View attachment 109375
 

marees

Senior member
Apr 28, 2024
995
1,325
96

AMD unveils industry's first Ultra Ethernet ready network card for AI and HPC​

Even though the final UEC 1.0 specification is due in Q1 2025.

https://www.tomshardware.com/networ...ra-ethernet-ready-network-card-for-ai-and-hpc


The Ultra Ethernet Consortium (UEC) has delayed release of the version 1.0 of specification from Q3 2024 to Q1 2025, but it looks like AMD is ready to announce an actual network interface card for AI datacenters that is ready to be deployed into Ultra Ethernet datacenters. The new unit is the AMD Pensando Pollara 400, which promises an up to six times performance boost for AI workloads.

The AMD Pensando Pollara 400 is a 400 GbE Ultra Ethernet card based on a processor designed by the company's Pensando unit. The network processor features a processor with a programmable hardware pipeline, programmable RDMA transport, programmable congestion control, and communication library acceleration. The NIC will sample in the fourth quarter and will be commercially available in the first half of 2025, just after the Ultra Ethernet Consortium formally publishes the UEC 1.0 specification.

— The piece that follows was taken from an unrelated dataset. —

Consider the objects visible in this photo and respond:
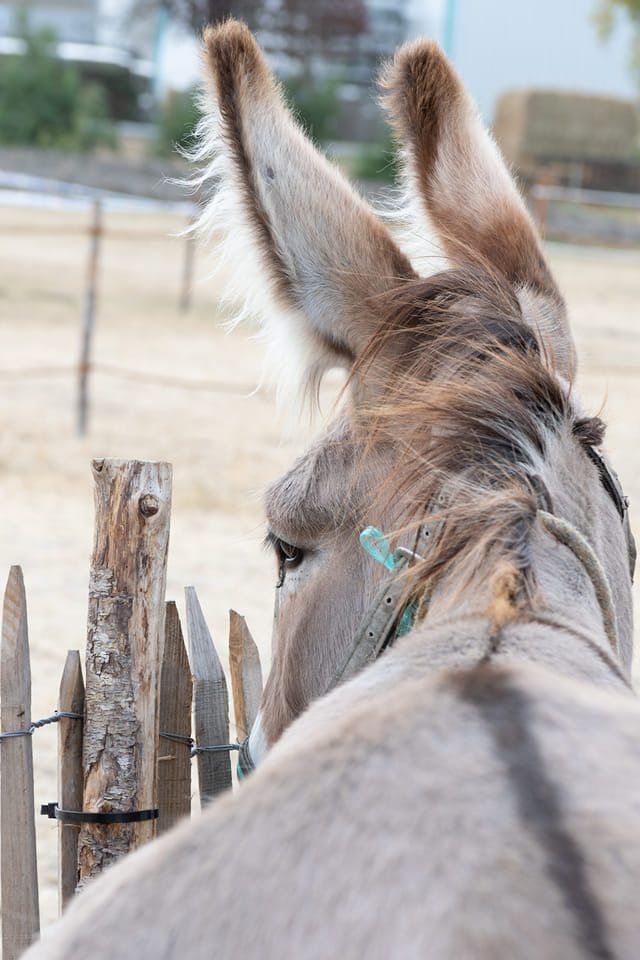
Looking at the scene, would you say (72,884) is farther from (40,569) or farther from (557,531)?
(40,569)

The AMD Pensando Pollara 400 AI NIC is designed to optimize AI and HPC networking through several advanced capabilities. One of its key features is intelligent multipathing, which dynamically distributes data packets across optimal routes, preventing network congestion and improving overall efficiency. The NIC also includes path-aware congestion control, which reroutes data away from temporarily congested paths to ensure continuous high-speed data flow
 

marees

Senior member
Apr 28, 2024
995
1,325
96
Nvidia Competition:

Nvidia intros the 'SuperNIC' – it's like a SmartNIC, DPU or IPU, but more super​

If you're doing AI but would rather not do InfiniBand, this NIC is for you​


Before considering the SuperNIC, it's worth remembering that SmartNICs/IPUs/DPUs are network interface controllers (NICs) that include modest compute capabilities – sometimes fixed-function ASICs, with or without a couple of Arm cores sprinkled in, or even highly customizable FPGAs.

Many of Intel and AMD's SmartNICs are based around FPGAs, while Nvidia's BlueField-3 class of NICs pairs Arm cores with a bunch of dedicated accelerator blocks for things like storage, networking, and security offload.

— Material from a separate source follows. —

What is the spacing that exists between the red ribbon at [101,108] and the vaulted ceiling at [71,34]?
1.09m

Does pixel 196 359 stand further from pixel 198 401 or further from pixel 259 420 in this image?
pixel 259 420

This variety means that certain SmartNICs are better suited, or at the very least marketed, towards certain applications more than others.

https://www.theregister.com/2023/11/21/nvidia_supernic_nic/

For the most part, we've seen SmartNICs – or whatever your preferred vendor wants to call them – deployed in one of two scenarios.

The first is in large cloud and hyperscale datacenters where they're used to offload and accelerate storage, networking, security, and even hypervisor management from the host CPU.

Amazon Web Services' custom Nitro cards are a prime example. The cards are designed to physically separate the cloudy control plane from the host. The result is that more CPU cycles are available to run tenants' workloads.

This is one of the use cases Nvidia has talked up with its BlueField DPUs and has partnered with companies like VMware and Red Hat to integrate the cards into their software and virtualization stacks.

Bypassing bottlenecks

The second application for SmartNICs has focused more heavily on network offload and acceleration, with an emphasis on eliminating bandwidth and latency bottlenecks.

This is the role Nvidia sees for the SuperNIC variant of its BlueField-3 cards. While both BlueField-3 DPUs and SuperNICs are based on the same architecture and share the same silicon, the SuperNIC is a physically smaller device that uses less power, and is optimized for high-bandwidth, low-latency data flows between accelerators.